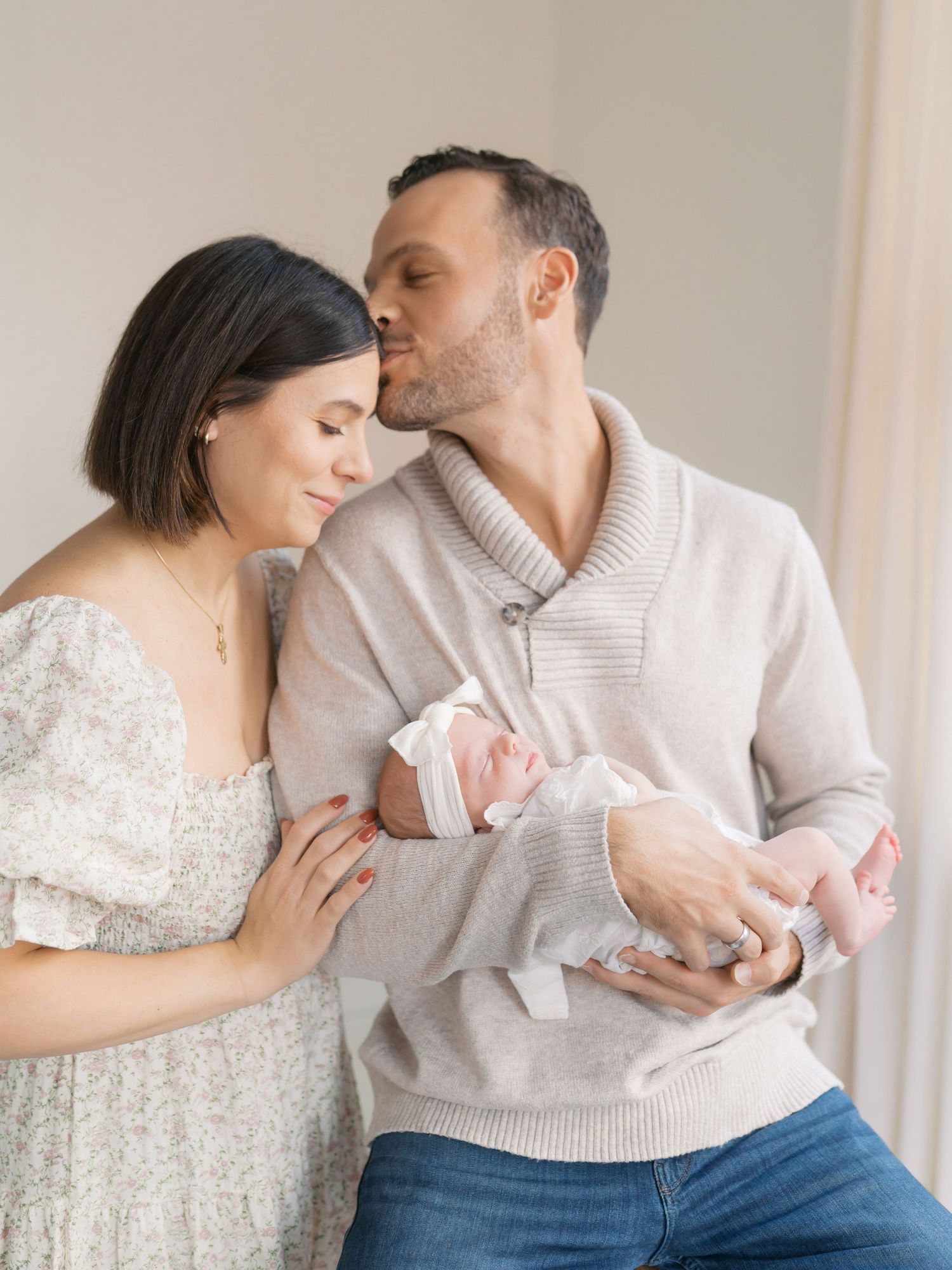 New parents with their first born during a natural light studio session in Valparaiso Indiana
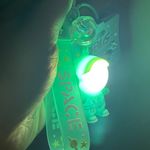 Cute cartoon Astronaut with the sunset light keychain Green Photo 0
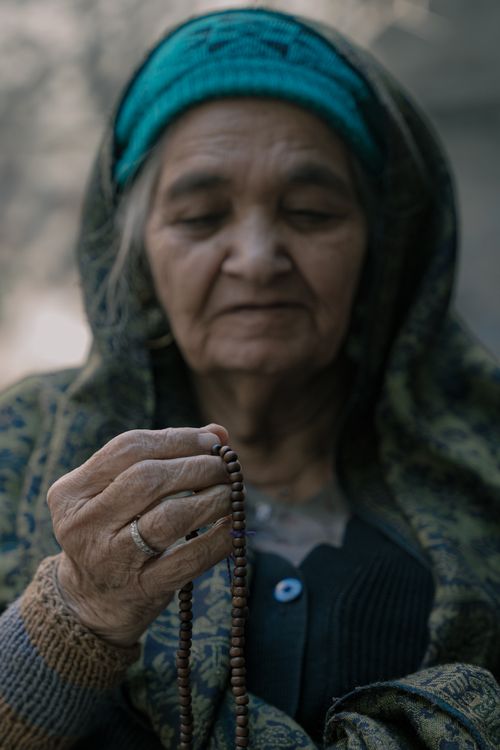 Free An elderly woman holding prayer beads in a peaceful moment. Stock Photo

= = = =

## [Task directions]
Transcribe the whole listing exactly but exclude images.

## [Answer]
 New parents with their first born during a natural light studio session in Valparaiso Indiana
 Cute cartoon Astronaut with the sunset light keychain Green Photo 0
 Free An elderly woman holding prayer beads in a peaceful moment. Stock Photo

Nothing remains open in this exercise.